Problem details | Only the stretch below from the line holding "Egyptian Scarecrows" through the line holding "Do Lash Extensions DAMAGE the Natural Lashes?" should be restated, word for word and with both ends included; pictures stay out.

Material to process |
────────────────────────────────────────

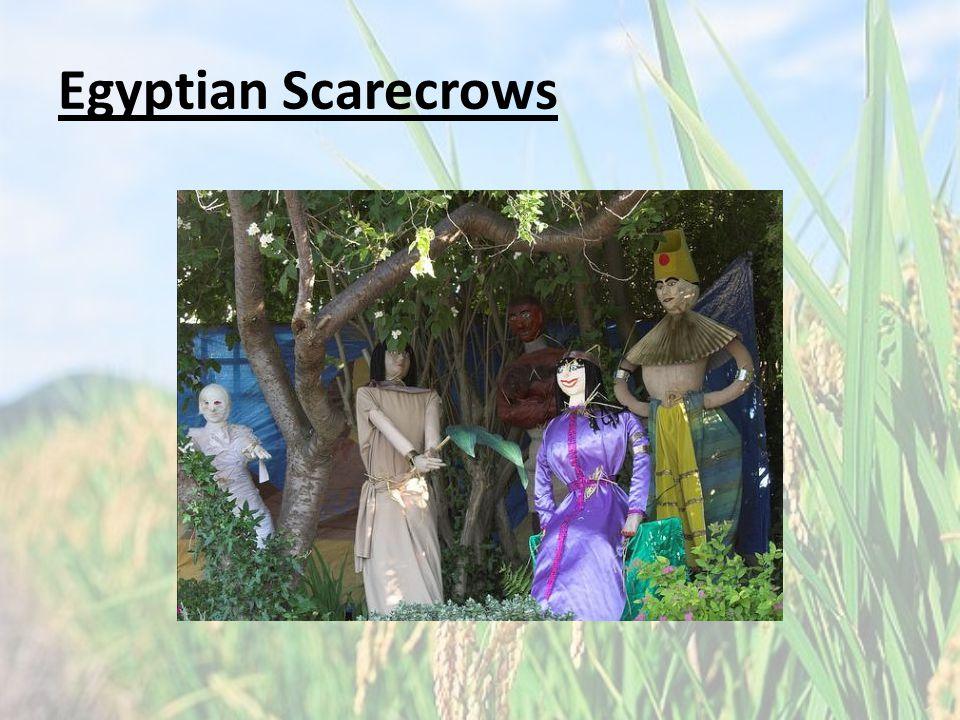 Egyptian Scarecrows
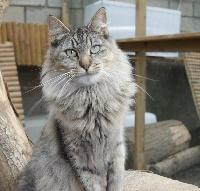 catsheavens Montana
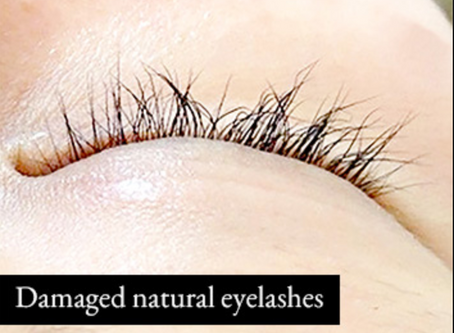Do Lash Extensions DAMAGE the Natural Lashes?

────────────────────────────────────────

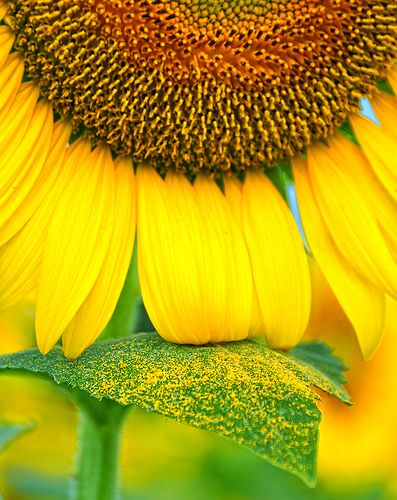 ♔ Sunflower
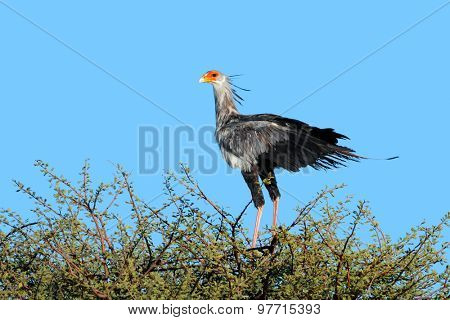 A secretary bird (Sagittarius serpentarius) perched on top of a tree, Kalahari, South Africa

────────────────────────────────────────

Exercise result |
 Egyptian Scarecrows
 catsheavens Montana
Do Lash Extensions DAMAGE the Natural Lashes?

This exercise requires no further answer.